## Excerpted text
══════════
Japan Soccer League
- Season: 1986–87

= 1986–87 Japan Soccer League =

Statistics of Japan Soccer League for the 1986–87 season.

==First Division==
Despite moving to Kashiwa, Chiba and a soccer-specific stadium of their own, Hitachi did not adjust well and were relegated in bottom place, the first drop for the former champions. Matsushita, despite having more victories than relegation rivals Yamaha, had more losses as well and thus joined Hitachi.

| Pos | Team | Pld | W | D | L | GF | GA | GD | Pts | Qualification or relegation |
| 1 | Yomiuri | 22 | 11 | 7 | 4 | 35 | 18 | +17 | 29 | 1987 Asian Club Championship |
| 2 | Nippon Kokan | 22 | 11 | 7 | 4 | 30 | 17 | +13 | 29 |  |
| 3 | Mitsubishi Motors | 22 | 9 | 10 | 3 | 23 | 14 | +9 | 28 |
| 4 | Furukawa Electric | 22 | 10 | 6 | 6 | 26 | 17 | +9 | 26 |
| 5 | Nissan | 22 | 10 | 4 | 8 | 35 | 24 | +11 | 24 |
| 6 | Yanmar Diesel | 22 | 8 | 8 | 6 | 21 | 22 | −1 | 24 |
| 7 | Mazda | 22 | 6 | 11 | 5 | 17 | 17 | 0 | 23 |
| 8 | Fujita Engineering | 22 | 8 | 6 | 8 | 24 | 22 | +2 | 22 |
| 9 | Honda | 22 | 6 | 8 | 8 | 20 | 24 | −4 | 20 |
| 10 | Yamaha Motors | 22 | 3 | 11 | 8 | 11 | 22 | −11 | 17 |
| 11 | Matsushita Electric | 22 | 5 | 6 | 11 | 23 | 38 | −15 | 16 | Relegated to Second Division |
| 12 | Hitachi | 22 | 1 | 4 | 17 | 13 | 43 | −30 | 6 |

==Second Division==
Sumitomo returned to the top flight at the first time of asking, followed by Toyota Motors, who had been struggling since their 1977 relegation and came close to dropping out of the League. TDK and the Kyoto Police Dept. team went back to the regional divisions; TDK would not return to the second tier until 2021.
══════════
Stored data entries:
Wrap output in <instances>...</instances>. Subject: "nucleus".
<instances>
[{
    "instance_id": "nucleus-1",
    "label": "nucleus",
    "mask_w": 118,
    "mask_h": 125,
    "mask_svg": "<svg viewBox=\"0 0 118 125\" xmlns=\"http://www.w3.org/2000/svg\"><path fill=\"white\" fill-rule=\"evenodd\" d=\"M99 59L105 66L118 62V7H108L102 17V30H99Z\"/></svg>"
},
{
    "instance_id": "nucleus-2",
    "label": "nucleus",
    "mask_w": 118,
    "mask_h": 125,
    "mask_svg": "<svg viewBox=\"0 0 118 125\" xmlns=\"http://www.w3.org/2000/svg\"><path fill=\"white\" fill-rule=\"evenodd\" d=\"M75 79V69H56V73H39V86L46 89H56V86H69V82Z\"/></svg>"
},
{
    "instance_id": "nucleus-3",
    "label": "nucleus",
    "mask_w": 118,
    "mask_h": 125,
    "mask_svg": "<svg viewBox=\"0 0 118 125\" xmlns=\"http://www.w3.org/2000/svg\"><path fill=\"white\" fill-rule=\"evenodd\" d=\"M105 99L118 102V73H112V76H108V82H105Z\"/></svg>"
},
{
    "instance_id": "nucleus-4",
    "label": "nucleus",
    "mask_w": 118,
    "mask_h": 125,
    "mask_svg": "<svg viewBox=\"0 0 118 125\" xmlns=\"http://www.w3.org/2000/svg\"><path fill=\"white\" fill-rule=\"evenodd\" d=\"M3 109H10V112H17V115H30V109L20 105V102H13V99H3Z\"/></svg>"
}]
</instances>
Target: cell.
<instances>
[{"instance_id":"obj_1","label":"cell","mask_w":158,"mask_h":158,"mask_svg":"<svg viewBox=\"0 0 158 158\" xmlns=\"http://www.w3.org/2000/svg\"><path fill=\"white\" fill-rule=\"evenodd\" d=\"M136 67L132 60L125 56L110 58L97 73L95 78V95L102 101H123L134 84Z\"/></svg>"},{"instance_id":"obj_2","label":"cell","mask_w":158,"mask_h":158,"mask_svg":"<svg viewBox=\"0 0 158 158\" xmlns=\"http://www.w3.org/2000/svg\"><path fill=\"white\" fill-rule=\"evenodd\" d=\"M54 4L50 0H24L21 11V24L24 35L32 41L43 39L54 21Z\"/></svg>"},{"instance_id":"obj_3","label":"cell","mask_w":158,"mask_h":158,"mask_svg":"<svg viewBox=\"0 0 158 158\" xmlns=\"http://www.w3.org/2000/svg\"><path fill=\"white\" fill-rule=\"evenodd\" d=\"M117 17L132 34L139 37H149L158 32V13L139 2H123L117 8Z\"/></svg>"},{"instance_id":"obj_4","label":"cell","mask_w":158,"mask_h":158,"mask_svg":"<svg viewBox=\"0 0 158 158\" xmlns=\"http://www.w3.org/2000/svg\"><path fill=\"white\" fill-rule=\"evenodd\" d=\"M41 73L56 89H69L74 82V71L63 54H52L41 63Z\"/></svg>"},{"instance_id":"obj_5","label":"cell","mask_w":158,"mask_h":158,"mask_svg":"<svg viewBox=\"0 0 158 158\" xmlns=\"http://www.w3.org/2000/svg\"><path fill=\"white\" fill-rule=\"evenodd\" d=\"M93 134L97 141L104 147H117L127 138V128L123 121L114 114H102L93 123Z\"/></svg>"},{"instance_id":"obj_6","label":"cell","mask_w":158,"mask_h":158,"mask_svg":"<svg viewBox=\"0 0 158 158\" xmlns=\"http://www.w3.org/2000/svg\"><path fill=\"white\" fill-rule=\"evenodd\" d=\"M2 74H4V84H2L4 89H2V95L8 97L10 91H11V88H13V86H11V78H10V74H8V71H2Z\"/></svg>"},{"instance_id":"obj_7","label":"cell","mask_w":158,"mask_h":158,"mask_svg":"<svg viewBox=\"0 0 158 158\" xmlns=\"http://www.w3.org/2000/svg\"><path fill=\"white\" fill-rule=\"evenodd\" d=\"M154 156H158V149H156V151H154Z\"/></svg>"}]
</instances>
══════════
## Work to complete
- a) According to the Japan Soccer League text, which team returned to the top flight at the first time of asking?
- b) Reproduce the stretch of the Japan Soccer League text from "Statistics of Japan" through "thus joined Hitachi.".
None of the data above is needed here.

## Response list
- a) Sumitomo

- b)
Statistics of Japan Soccer League for the 1986–87 season.

==First Division==
Despite moving to Kashiwa, Chiba and a soccer-specific stadium of their own, Hitachi did not adjust well and were relegated in bottom place, the first drop for the former champions. Matsushita, despite having more victories than relegation rivals Yamaha, had more losses as well and thus joined Hitachi.